*Exercise details*
Repeat exactly, and only, the lines from the line containing "Looking at this scene" through the last line of the records below, including both.

Spatial question records
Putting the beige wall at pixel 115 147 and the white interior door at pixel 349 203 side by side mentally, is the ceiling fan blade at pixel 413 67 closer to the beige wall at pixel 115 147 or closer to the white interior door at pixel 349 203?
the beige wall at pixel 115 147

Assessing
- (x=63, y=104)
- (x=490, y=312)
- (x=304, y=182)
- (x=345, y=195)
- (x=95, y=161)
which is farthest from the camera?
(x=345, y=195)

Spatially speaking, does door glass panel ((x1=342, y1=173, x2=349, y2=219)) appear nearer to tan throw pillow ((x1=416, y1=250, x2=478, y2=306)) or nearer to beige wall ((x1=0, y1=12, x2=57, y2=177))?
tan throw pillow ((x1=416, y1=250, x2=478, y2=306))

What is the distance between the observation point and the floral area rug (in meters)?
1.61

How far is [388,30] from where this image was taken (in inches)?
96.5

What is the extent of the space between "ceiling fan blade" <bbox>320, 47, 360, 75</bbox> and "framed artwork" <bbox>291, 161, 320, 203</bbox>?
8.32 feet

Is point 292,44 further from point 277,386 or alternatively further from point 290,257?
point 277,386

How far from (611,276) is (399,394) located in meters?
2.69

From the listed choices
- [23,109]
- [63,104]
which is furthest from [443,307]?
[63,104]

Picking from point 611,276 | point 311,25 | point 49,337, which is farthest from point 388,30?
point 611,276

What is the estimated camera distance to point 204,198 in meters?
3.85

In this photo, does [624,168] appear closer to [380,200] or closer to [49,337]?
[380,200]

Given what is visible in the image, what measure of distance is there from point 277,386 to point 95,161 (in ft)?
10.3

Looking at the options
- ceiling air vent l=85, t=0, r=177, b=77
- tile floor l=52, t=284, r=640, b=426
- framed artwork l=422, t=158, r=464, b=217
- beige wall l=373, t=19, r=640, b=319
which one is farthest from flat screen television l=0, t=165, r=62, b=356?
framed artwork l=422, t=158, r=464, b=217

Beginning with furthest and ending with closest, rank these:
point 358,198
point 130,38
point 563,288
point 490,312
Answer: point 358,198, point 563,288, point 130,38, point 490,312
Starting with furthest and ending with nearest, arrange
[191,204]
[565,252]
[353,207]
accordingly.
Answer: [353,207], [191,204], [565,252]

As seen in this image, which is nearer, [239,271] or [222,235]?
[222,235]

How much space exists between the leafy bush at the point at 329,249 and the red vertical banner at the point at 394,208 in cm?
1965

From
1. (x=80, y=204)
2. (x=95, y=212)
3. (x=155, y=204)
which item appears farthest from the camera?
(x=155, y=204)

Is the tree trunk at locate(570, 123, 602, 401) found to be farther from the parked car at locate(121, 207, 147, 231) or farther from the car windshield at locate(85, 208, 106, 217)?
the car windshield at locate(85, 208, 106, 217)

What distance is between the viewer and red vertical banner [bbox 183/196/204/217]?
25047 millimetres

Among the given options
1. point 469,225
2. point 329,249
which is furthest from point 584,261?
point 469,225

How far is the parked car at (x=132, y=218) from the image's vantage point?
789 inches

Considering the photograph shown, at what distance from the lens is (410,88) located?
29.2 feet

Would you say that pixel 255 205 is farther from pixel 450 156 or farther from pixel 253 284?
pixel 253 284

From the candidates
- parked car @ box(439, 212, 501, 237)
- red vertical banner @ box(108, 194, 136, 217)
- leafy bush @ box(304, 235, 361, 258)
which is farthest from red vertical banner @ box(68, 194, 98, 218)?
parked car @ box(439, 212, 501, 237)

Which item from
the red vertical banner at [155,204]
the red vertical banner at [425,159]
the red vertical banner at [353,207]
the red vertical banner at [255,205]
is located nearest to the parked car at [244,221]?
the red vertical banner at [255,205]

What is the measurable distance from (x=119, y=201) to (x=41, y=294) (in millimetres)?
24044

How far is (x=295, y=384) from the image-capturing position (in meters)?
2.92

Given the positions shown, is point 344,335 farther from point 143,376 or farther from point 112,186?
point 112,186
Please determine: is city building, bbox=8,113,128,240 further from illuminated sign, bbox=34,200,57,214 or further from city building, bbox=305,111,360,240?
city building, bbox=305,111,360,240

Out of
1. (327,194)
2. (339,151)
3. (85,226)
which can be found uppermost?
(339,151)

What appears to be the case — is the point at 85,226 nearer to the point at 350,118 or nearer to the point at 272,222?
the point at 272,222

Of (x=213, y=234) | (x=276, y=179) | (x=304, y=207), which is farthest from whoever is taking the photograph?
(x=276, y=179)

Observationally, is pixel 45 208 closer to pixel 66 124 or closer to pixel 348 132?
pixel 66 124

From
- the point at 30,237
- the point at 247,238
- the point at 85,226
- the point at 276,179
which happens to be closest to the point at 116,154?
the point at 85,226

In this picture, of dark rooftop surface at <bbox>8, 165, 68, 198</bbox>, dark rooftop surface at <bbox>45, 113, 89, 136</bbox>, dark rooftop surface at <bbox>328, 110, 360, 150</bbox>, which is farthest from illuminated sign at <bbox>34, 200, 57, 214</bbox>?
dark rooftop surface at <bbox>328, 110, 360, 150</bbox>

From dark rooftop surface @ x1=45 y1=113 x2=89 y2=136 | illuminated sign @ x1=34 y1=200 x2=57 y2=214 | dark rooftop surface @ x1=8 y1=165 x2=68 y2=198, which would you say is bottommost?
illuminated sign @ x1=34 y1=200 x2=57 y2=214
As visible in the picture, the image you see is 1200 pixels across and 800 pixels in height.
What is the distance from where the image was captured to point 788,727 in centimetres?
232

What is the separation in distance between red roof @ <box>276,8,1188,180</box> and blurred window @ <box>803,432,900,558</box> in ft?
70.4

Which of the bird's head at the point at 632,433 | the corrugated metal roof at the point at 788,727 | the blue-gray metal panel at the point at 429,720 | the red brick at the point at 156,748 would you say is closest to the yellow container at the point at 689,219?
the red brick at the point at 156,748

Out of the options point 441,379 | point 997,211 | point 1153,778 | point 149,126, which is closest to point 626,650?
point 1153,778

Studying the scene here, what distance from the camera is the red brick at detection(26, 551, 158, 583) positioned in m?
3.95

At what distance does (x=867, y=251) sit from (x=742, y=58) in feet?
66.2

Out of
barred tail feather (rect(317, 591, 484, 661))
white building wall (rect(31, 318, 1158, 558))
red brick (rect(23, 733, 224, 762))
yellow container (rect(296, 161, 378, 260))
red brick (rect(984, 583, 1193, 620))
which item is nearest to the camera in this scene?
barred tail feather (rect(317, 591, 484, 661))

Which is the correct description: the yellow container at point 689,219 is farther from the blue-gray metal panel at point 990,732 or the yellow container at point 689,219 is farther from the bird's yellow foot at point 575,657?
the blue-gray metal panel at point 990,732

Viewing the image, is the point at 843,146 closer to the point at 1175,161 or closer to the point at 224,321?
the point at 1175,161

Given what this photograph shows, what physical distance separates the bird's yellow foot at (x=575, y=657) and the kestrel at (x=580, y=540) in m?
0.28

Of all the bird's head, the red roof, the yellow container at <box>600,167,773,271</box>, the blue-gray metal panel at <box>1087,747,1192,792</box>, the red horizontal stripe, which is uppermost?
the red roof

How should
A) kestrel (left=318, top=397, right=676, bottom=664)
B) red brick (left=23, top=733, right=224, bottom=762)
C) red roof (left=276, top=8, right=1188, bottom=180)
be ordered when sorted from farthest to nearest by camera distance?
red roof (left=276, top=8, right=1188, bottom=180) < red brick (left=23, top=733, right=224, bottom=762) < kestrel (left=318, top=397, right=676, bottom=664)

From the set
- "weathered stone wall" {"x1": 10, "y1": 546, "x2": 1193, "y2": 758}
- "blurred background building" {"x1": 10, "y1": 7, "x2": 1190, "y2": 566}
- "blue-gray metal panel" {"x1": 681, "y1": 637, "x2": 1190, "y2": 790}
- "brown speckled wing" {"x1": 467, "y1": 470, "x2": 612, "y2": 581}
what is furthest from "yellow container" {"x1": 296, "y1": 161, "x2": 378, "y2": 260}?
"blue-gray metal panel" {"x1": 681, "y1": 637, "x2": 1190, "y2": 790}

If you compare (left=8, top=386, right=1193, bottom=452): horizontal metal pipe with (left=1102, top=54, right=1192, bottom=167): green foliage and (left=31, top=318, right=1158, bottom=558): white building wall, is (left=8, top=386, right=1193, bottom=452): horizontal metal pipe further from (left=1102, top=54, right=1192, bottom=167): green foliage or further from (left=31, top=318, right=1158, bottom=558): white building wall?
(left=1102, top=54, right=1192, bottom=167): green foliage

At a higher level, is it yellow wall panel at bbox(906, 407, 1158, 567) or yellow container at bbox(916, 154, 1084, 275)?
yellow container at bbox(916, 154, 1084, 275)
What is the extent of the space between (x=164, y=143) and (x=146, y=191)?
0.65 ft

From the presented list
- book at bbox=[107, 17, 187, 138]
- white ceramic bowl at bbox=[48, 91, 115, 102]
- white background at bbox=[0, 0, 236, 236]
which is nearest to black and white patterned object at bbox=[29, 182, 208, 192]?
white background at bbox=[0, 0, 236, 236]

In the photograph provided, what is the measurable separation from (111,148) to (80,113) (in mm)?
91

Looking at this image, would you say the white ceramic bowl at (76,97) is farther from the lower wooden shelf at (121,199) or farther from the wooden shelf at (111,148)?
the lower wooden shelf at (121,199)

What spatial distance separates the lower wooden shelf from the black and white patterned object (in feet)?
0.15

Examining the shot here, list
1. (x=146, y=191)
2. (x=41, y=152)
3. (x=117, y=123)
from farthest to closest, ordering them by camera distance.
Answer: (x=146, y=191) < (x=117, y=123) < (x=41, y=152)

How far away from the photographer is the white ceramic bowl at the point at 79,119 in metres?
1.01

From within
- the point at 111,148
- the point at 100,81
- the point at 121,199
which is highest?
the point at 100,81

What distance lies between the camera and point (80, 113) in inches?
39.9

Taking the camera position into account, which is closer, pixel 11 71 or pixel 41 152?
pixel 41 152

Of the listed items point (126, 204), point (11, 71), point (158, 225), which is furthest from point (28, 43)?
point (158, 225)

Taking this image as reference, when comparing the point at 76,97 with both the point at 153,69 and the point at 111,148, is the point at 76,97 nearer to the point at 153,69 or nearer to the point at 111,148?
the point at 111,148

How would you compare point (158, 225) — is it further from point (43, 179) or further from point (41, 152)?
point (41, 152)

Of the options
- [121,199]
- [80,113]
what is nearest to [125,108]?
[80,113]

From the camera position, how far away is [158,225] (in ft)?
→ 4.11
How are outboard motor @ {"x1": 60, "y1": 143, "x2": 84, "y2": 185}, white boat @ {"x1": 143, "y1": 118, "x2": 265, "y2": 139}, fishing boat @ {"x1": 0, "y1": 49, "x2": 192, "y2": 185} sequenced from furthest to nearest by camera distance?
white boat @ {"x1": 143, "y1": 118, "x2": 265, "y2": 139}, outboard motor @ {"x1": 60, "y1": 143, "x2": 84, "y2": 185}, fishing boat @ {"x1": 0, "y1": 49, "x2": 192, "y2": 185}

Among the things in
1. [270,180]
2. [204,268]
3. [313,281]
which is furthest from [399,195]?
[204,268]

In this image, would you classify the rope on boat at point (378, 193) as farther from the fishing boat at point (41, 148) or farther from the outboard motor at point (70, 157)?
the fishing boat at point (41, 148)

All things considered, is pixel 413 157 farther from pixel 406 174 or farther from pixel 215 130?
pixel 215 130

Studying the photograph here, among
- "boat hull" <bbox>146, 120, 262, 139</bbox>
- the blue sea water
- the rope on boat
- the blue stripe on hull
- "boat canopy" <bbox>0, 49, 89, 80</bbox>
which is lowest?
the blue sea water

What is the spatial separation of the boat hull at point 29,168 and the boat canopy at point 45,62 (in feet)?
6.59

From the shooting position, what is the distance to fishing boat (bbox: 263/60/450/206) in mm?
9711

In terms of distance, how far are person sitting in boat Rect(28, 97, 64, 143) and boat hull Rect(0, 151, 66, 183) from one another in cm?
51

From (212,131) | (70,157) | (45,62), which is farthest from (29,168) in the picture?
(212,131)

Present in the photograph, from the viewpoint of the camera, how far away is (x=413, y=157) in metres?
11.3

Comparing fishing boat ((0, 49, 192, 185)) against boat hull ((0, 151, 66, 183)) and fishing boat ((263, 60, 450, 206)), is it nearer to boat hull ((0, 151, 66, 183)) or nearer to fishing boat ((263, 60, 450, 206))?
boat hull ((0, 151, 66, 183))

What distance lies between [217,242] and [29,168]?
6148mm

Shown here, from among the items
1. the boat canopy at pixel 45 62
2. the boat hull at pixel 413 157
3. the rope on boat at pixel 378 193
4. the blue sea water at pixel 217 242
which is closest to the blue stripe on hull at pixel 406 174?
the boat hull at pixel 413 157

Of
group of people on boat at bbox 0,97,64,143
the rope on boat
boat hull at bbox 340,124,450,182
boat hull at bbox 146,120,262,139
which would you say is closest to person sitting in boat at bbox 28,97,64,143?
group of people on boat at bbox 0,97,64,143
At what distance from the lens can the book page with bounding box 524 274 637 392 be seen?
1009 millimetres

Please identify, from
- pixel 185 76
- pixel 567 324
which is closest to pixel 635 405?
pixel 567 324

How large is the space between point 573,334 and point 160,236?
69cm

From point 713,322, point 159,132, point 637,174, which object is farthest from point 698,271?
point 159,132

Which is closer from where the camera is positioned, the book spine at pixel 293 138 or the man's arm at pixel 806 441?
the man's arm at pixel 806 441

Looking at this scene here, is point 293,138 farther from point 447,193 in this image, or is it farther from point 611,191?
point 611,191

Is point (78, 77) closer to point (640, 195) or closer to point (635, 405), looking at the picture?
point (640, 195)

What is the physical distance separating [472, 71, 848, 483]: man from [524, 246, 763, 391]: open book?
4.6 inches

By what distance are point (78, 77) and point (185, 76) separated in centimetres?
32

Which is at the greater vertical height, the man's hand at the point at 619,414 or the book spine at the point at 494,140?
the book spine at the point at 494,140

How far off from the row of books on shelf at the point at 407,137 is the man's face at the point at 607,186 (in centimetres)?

*Response to this exercise*
Looking at this scene here, is point 293,138 farther from point 447,193 in this image, or is it farther from point 611,191?
point 611,191

Is point (78, 77) closer to point (640, 195) or closer to point (635, 405), looking at the picture?
point (640, 195)

What is the physical distance separating [472, 71, 848, 483]: man from [524, 246, 763, 391]: open book?
4.6 inches

By what distance are point (78, 77) and point (185, 76) separated in centimetres?
32

Which is at the greater vertical height, the man's hand at the point at 619,414 or the book spine at the point at 494,140?
the book spine at the point at 494,140

How far off from the row of books on shelf at the point at 407,137 is the man's face at the point at 607,186 (in centimetres)?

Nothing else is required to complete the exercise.